One of the most recognisable Gujarati dishes made from buttermilk or yogurt and gram flour. An essential part of Gujarati food, kadhi prepared in Gujarat is lighter than its variants prepared in north India. 

The lighter gravy is obtained by adding a few cups of water to the curd and gram flour mixture. In Gujarat, people like to consume kadhi piping hot with khichdi, roti, or rice.


Named after the action that is used to shape the dough, these fist-cakes make for a great breakfast or evening snack. To prepare these, a mixture of chickpea flour, bottle gourd and spices is prepared, steamed, pan-fried and seasoned. If you skip the pan-frying, it becomes a great meal for the health-conscious folks. 

Other varieties include usage of spinach, fenugreek, amaranth or even bitter gourd. Juicy and fluffy on the inside, golden and crispy on the outside, no one can ever say no to a bowlful of muthiya. 
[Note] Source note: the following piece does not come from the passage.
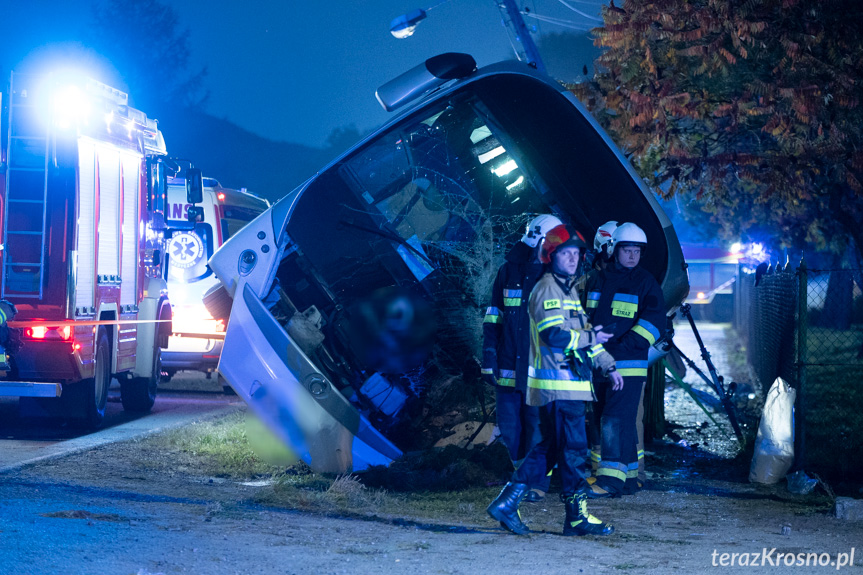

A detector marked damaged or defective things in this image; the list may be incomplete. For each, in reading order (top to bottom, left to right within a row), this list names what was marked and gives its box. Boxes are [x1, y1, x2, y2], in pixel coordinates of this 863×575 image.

crashed bus [206, 55, 692, 472]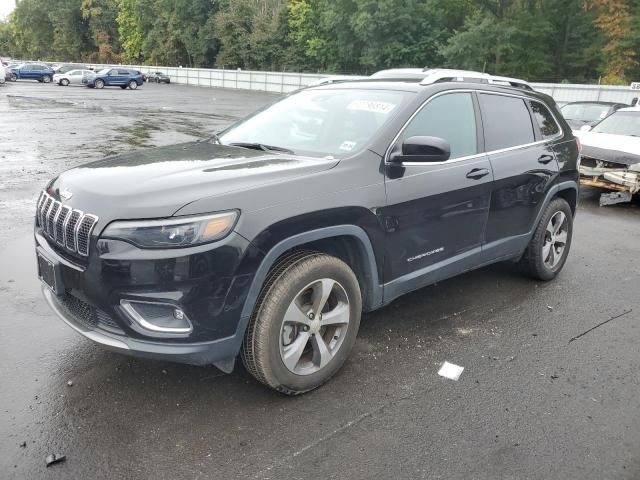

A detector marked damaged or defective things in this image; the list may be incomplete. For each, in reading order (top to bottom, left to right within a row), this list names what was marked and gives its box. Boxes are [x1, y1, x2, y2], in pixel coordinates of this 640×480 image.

damaged vehicle [576, 107, 640, 204]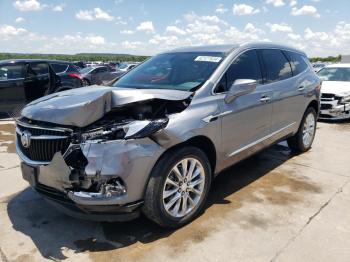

It is best relished with a dash of mint-coriander chutney or ketchup, and a cup of steaming hot tea. Try this Gujarati dish to know what the fuss is all about.


Bakarwadi is a traditional crispy, deep-fried, disc-shaped, sweet and spicy snack popular in western states of Gujarat and Maharashtra. Bakarwadi is made from gram flour dough shaped into spirals stuffed with a mixture of coconut, poppy seeds and sesame seeds. It is then fried until it gets crispy. It can be stored for weeks and enjoyed as an evening snack.

Gujarat offers a lot to please your taste buds. And if you love food, but don’t have time to visit and taste, all you need to do is drive down to Gujarat Bhavan near Kautilya Marg and indulge in their special food. 

From special Gujarati dal, rice, bhakadwadi, to fresh theplas, farsaan, and kathod, their menu includes everything that will make you feel like you are in Gujarat. Don’t forget to try their frothy buttermilk.